== INSTRUCTIONS TO FOLLOW ==
Each line below that contains the word "would" must be copied.
==== RECORDED DATA ====
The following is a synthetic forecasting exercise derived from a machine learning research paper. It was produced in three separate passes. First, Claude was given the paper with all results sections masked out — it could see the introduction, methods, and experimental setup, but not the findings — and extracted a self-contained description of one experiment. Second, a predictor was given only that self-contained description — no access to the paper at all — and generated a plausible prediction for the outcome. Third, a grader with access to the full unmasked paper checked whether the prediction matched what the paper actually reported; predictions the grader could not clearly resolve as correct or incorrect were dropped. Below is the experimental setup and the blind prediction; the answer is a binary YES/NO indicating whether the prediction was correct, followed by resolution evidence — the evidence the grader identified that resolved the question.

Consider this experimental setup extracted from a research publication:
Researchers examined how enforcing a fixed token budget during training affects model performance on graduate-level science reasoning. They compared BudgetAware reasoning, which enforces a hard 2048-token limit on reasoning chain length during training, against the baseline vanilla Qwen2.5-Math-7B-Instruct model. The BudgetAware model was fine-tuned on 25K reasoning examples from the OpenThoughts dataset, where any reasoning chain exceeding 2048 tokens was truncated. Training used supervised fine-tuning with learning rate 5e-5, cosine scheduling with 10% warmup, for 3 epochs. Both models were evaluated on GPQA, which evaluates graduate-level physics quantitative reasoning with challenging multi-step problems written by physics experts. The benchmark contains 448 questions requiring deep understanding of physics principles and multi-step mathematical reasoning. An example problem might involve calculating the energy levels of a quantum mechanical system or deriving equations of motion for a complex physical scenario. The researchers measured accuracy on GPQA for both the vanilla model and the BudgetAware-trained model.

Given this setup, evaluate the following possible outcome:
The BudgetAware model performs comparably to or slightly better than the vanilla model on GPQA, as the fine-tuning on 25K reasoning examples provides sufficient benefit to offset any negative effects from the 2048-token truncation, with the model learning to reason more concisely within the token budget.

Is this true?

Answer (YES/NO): NO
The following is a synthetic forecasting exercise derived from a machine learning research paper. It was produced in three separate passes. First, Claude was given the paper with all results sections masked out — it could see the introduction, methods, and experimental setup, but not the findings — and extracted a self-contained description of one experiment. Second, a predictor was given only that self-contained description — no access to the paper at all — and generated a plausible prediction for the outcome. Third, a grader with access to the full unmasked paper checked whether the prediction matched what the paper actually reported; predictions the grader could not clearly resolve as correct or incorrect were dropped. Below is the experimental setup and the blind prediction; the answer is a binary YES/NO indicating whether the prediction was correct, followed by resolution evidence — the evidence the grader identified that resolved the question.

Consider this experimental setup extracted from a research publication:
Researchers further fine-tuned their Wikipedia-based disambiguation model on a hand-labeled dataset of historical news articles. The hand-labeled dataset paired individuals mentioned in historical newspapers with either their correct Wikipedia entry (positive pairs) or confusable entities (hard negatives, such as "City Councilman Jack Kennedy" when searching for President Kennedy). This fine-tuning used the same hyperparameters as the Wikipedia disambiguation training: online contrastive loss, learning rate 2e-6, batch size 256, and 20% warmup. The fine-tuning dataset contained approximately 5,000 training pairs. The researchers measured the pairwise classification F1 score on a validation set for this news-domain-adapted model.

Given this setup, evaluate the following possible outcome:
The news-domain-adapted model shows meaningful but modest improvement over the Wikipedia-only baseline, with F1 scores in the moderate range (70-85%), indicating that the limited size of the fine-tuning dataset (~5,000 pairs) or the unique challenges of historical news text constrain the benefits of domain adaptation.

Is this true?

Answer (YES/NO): YES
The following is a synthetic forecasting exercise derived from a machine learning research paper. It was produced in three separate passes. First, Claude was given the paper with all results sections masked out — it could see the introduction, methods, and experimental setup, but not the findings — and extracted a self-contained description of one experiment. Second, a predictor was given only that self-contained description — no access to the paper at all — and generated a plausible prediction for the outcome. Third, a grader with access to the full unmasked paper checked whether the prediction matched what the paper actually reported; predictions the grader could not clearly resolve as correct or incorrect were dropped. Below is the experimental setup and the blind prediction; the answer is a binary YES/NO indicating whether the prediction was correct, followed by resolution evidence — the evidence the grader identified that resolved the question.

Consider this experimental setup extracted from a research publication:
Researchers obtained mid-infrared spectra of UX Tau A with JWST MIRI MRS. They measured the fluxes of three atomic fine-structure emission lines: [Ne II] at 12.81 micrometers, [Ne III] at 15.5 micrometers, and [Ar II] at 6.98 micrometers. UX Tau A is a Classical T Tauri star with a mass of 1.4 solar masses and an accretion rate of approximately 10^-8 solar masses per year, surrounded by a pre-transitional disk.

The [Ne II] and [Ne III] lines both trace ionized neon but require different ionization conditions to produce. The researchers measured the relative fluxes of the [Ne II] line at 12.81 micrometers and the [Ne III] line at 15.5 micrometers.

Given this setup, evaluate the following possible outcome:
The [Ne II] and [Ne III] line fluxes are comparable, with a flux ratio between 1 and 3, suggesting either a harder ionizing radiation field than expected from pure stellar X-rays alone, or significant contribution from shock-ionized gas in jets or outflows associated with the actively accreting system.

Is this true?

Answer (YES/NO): NO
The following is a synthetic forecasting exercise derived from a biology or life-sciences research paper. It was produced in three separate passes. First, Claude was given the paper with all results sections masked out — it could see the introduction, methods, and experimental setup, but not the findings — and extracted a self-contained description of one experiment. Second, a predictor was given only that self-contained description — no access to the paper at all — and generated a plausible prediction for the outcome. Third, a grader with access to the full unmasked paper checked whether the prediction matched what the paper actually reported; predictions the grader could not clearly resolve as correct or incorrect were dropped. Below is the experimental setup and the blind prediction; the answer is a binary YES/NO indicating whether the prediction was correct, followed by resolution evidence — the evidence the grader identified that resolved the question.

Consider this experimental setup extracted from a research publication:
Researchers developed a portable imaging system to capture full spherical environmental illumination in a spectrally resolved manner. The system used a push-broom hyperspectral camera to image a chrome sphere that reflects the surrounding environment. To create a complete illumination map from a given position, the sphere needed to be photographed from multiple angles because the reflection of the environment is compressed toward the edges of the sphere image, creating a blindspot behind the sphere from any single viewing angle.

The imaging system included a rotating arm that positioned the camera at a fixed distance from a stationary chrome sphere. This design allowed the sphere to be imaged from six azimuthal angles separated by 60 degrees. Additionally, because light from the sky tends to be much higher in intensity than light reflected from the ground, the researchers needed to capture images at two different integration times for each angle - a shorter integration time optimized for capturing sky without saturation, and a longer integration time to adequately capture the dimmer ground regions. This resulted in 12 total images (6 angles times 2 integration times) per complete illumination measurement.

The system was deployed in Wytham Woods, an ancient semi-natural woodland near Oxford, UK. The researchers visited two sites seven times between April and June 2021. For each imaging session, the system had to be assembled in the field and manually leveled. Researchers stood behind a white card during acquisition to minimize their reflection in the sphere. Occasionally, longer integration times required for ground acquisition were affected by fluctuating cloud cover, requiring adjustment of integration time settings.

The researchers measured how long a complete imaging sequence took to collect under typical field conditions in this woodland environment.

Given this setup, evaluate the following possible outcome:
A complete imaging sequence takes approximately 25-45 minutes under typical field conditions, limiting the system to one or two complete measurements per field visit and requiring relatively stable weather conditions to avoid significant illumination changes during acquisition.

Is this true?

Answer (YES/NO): NO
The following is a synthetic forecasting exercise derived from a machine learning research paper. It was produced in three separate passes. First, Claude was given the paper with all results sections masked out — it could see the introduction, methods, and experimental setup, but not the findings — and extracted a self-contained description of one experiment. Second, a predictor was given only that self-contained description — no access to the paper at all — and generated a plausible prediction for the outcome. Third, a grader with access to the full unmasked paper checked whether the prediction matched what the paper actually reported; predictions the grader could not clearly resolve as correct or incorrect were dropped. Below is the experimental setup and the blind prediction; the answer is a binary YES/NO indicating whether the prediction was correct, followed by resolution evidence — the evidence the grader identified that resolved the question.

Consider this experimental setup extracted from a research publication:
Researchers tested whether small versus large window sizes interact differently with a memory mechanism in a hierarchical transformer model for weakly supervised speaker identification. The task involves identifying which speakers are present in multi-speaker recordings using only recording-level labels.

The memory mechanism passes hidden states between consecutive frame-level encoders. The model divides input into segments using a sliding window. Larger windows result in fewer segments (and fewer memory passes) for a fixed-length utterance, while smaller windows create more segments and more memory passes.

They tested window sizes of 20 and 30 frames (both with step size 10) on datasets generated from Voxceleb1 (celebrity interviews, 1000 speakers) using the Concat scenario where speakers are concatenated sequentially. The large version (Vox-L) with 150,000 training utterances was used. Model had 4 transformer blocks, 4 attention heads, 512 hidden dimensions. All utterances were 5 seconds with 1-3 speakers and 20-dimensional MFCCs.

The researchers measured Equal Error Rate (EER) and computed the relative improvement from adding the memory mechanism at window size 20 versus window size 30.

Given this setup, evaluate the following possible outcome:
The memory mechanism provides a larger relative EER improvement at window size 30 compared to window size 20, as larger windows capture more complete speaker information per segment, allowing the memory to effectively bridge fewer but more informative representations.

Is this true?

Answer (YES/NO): YES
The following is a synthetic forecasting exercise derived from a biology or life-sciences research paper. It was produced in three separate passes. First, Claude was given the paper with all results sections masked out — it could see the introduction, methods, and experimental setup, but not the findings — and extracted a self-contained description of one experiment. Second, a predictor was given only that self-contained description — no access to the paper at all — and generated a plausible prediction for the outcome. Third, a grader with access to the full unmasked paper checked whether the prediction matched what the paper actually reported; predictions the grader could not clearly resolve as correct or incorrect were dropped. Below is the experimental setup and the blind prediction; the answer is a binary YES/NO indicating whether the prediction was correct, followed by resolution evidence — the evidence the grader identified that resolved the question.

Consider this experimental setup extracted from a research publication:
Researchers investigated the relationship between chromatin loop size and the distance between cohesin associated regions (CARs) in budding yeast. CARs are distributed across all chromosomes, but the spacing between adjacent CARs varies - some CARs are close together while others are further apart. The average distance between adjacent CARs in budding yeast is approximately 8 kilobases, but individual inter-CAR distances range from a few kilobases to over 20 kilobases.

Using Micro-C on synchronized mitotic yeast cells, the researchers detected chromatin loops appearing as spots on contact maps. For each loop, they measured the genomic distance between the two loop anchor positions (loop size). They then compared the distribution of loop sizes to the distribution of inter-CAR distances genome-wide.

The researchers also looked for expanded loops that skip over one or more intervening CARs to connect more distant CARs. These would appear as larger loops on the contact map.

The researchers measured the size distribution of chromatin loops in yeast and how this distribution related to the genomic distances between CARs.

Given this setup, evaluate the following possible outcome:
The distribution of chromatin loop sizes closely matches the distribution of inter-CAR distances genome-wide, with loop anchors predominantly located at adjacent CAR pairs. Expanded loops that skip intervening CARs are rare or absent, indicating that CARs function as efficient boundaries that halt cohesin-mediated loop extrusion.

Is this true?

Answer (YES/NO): NO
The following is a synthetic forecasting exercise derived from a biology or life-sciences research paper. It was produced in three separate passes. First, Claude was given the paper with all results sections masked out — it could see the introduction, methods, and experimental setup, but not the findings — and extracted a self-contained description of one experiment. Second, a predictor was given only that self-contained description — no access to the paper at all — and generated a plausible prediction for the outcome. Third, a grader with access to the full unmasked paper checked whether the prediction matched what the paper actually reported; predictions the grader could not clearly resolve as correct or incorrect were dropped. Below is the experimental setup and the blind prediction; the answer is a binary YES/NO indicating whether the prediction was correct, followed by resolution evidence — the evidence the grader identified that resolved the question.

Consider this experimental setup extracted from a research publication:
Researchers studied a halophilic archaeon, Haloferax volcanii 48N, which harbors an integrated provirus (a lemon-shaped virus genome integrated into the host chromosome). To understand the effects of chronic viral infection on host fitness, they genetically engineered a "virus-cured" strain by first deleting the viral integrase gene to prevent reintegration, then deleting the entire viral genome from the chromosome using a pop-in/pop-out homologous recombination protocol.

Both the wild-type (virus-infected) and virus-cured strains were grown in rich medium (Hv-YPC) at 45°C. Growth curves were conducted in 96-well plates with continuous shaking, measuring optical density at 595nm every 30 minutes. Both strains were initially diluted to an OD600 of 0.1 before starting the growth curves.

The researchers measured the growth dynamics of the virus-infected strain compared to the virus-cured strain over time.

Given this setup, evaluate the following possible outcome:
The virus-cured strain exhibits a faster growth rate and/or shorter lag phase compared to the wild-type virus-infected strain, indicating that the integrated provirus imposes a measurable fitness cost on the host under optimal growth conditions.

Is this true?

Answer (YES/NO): YES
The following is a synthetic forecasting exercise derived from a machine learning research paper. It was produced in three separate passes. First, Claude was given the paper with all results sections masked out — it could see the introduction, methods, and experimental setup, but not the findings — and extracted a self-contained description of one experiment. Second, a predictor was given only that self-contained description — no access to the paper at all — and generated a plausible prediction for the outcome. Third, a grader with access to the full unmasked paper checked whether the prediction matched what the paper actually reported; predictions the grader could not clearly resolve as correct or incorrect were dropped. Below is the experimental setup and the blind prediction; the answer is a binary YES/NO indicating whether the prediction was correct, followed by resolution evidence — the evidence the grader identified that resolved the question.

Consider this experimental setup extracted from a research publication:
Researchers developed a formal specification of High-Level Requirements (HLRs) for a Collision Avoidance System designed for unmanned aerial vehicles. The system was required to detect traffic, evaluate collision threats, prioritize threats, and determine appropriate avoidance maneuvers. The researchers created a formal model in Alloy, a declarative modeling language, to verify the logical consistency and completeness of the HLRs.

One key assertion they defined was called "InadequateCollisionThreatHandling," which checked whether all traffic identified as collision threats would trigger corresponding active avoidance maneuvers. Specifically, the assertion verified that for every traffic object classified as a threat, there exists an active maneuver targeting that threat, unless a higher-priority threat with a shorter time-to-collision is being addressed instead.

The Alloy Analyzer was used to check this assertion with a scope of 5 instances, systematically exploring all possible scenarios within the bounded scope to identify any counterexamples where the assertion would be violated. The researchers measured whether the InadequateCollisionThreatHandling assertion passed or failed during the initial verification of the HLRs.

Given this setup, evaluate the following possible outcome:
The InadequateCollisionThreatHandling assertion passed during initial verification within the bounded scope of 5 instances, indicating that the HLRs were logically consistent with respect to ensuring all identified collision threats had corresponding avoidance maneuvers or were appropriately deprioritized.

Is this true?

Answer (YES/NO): NO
====
== RESPONSE BELOW ==
The researchers also looked for expanded loops that skip over one or more intervening CARs to connect more distant CARs. These would appear as larger loops on the contact map.
One key assertion they defined was called "InadequateCollisionThreatHandling," which checked whether all traffic identified as collision threats would trigger corresponding active avoidance maneuvers. Specifically, the assertion verified that for every traffic object classified as a threat, there exists an active maneuver targeting that threat, unless a higher-priority threat with a shorter time-to-collision is being addressed instead.
The Alloy Analyzer was used to check this assertion with a scope of 5 instances, systematically exploring all possible scenarios within the bounded scope to identify any counterexamples where the assertion would be violated. The researchers measured whether the InadequateCollisionThreatHandling assertion passed or failed during the initial verification of the HLRs.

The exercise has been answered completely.